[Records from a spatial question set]
|---|
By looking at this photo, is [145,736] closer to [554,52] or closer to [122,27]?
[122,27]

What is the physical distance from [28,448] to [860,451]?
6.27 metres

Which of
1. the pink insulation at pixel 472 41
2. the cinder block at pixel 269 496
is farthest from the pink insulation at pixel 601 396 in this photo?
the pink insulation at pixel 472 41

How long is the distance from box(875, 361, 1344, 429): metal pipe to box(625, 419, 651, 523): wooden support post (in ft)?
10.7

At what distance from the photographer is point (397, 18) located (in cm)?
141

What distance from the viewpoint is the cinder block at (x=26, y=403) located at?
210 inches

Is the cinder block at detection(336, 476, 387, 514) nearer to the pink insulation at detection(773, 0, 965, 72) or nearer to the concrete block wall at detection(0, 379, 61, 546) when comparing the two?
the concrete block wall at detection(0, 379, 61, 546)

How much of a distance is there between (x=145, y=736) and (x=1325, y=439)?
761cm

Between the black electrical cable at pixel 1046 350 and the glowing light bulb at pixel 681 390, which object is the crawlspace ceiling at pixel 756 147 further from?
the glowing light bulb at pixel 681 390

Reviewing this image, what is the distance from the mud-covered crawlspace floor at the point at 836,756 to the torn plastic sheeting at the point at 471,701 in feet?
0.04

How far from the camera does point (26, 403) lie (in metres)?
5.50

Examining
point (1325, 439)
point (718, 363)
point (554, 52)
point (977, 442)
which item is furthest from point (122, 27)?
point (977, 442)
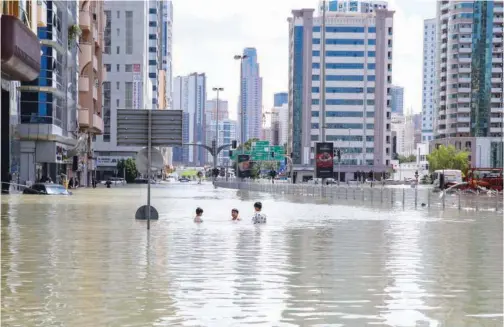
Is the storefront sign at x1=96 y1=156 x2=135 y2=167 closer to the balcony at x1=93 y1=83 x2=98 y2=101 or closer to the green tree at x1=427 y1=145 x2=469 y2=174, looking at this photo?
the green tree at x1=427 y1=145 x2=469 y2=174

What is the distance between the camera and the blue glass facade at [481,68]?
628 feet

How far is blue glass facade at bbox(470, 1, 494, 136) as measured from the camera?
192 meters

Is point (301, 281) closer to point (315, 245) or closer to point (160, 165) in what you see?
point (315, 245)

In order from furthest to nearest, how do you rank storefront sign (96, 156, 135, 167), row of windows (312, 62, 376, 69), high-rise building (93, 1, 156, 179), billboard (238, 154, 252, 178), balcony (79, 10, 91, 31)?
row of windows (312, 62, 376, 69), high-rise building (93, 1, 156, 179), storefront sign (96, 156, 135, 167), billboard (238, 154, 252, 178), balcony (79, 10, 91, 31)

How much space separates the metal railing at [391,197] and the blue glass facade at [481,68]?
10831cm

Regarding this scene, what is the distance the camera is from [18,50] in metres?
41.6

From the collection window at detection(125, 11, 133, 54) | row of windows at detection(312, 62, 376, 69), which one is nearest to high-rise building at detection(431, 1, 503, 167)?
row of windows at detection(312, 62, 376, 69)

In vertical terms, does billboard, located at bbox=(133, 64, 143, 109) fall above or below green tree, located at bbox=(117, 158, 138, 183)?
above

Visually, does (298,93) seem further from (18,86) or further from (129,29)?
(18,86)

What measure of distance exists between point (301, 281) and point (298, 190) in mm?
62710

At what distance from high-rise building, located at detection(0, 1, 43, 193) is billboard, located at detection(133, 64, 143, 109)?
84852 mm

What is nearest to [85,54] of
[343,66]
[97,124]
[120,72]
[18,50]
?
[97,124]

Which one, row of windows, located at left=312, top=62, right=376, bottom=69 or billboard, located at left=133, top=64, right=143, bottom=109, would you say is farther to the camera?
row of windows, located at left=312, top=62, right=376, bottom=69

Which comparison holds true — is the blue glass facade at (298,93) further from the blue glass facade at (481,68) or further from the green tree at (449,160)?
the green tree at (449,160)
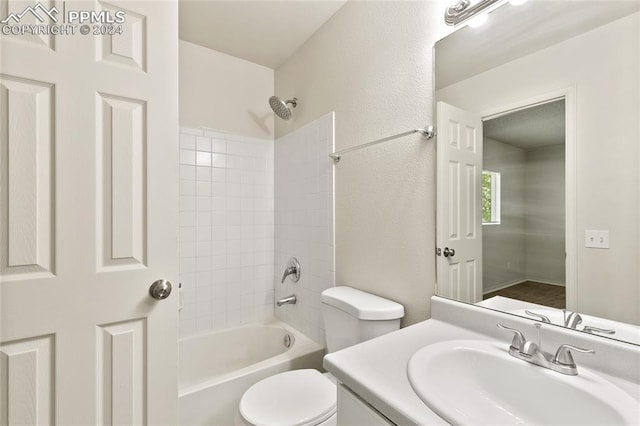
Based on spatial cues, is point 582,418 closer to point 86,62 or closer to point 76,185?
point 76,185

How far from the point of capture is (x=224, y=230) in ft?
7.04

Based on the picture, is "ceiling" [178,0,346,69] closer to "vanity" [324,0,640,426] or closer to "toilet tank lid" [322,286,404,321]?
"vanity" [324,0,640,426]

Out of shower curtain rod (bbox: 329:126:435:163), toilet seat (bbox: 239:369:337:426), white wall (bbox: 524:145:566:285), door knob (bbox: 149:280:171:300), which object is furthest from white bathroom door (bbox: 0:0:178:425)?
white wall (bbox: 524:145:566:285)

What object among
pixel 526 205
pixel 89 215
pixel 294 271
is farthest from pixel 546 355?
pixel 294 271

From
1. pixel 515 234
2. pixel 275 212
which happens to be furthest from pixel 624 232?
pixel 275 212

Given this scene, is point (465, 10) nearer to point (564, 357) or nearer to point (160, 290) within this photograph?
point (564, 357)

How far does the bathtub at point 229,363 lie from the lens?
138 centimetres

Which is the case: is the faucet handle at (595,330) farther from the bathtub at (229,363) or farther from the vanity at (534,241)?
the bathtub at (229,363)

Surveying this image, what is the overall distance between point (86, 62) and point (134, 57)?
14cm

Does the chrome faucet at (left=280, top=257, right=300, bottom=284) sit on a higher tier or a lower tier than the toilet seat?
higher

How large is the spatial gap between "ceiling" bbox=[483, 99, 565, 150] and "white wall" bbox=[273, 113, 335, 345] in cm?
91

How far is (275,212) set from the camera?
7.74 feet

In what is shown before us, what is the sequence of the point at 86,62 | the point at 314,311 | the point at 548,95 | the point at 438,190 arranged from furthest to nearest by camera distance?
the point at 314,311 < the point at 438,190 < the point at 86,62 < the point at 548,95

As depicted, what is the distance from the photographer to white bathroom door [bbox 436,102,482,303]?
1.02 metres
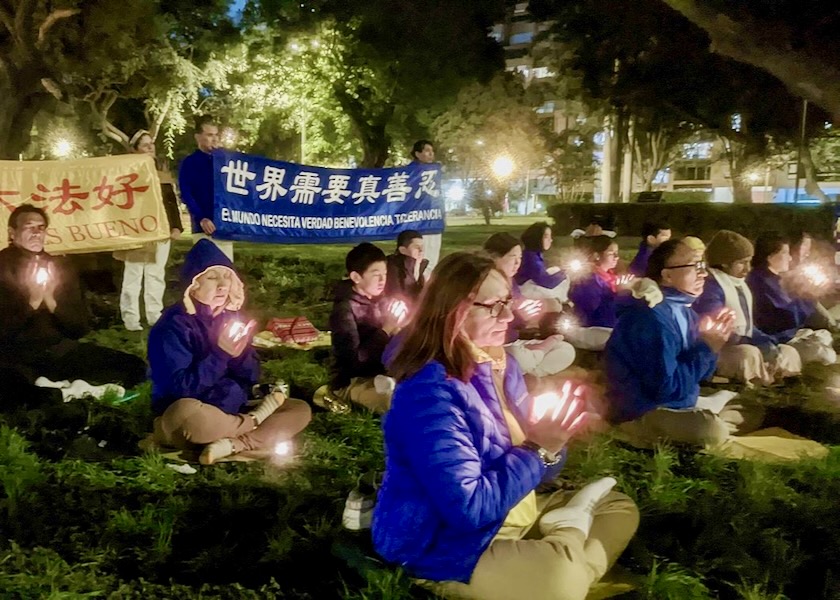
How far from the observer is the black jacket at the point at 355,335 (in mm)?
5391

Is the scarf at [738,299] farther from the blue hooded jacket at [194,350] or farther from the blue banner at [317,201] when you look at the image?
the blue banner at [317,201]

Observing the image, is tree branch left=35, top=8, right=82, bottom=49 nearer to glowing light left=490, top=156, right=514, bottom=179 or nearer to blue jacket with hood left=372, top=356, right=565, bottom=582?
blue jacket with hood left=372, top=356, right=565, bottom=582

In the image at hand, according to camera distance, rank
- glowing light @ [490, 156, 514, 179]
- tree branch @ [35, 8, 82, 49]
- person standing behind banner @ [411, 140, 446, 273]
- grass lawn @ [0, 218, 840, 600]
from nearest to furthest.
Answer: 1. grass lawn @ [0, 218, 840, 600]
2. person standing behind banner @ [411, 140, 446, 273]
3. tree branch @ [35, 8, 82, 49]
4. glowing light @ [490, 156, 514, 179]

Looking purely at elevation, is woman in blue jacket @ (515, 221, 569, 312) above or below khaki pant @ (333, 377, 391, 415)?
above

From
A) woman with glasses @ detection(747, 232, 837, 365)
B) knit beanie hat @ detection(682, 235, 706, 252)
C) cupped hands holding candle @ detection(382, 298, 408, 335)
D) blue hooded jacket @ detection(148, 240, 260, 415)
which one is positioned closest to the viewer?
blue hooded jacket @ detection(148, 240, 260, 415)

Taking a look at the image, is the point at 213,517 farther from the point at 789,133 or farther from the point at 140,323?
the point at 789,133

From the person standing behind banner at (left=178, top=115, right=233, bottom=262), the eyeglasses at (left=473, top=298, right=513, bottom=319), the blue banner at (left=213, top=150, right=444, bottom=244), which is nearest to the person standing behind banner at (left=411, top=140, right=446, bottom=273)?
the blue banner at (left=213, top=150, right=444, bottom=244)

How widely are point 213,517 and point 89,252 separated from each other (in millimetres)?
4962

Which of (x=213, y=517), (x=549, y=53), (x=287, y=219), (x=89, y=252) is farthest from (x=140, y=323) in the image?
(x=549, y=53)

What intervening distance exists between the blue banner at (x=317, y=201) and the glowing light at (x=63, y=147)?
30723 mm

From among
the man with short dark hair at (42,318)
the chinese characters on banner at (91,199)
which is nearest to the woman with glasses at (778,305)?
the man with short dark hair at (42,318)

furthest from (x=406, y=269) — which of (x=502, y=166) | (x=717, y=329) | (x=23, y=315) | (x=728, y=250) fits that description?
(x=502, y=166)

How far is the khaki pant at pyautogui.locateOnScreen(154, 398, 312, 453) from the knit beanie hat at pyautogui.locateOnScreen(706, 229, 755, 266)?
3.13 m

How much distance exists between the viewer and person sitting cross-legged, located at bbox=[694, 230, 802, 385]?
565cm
|---|
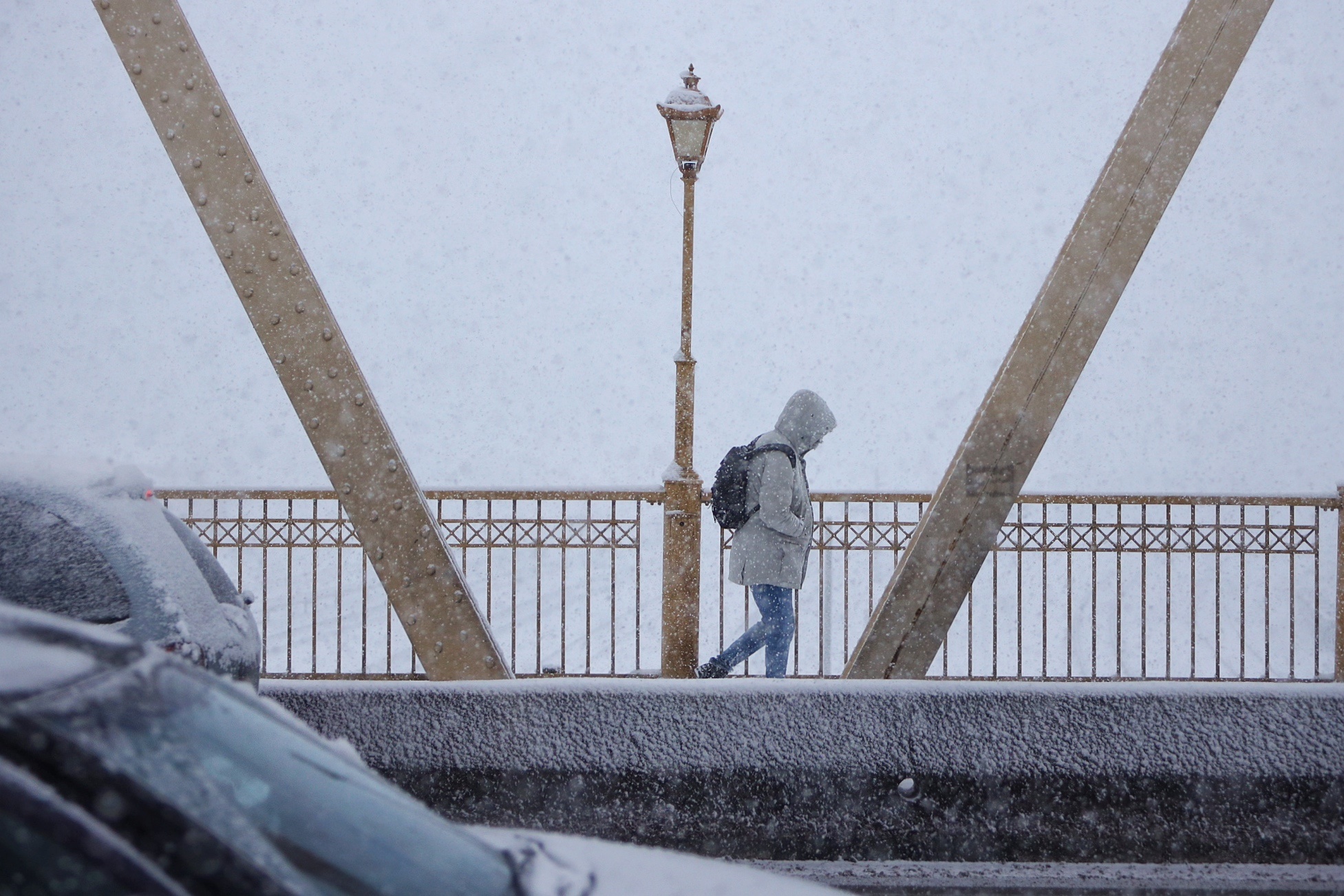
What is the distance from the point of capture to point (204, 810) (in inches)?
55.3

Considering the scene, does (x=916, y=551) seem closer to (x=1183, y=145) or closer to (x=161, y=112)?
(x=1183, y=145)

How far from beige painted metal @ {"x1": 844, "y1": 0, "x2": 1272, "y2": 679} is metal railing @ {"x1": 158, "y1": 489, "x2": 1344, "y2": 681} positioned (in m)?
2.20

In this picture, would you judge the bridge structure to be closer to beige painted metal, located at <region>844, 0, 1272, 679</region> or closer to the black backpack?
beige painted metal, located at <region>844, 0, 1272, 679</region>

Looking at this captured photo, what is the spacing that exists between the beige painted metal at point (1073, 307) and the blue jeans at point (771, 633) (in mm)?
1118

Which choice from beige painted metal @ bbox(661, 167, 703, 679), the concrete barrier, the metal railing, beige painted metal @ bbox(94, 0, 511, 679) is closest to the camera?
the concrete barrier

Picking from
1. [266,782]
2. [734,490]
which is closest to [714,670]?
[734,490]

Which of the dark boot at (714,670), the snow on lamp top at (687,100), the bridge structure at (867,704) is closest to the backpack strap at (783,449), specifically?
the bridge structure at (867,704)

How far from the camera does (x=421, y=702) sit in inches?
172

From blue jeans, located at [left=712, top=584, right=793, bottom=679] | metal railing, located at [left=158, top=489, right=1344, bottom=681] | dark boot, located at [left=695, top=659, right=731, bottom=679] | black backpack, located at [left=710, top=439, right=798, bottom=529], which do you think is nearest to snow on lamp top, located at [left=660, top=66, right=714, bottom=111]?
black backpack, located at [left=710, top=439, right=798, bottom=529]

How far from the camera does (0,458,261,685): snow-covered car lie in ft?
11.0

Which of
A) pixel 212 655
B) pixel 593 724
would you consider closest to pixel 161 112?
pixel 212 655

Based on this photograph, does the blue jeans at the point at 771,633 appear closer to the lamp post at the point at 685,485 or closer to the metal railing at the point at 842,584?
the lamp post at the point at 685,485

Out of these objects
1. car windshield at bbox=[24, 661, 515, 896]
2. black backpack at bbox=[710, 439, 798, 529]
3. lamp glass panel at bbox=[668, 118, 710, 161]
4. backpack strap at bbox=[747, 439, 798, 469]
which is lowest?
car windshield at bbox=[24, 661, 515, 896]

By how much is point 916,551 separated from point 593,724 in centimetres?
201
|---|
Pick out every line above that contains the word "Based" and copy each one. Capitalization must match.

__Output for this task__:
Based on spatial cues, is point 582,418 closer to point 86,62 or closer to point 76,185?
Based on the picture, is "ceiling" [178,0,346,69] closer to "vanity" [324,0,640,426] or closer to "toilet tank lid" [322,286,404,321]?
Based on this photograph, does the blue jeans at the point at 771,633 appear closer to the lamp post at the point at 685,485 or closer to the metal railing at the point at 842,584?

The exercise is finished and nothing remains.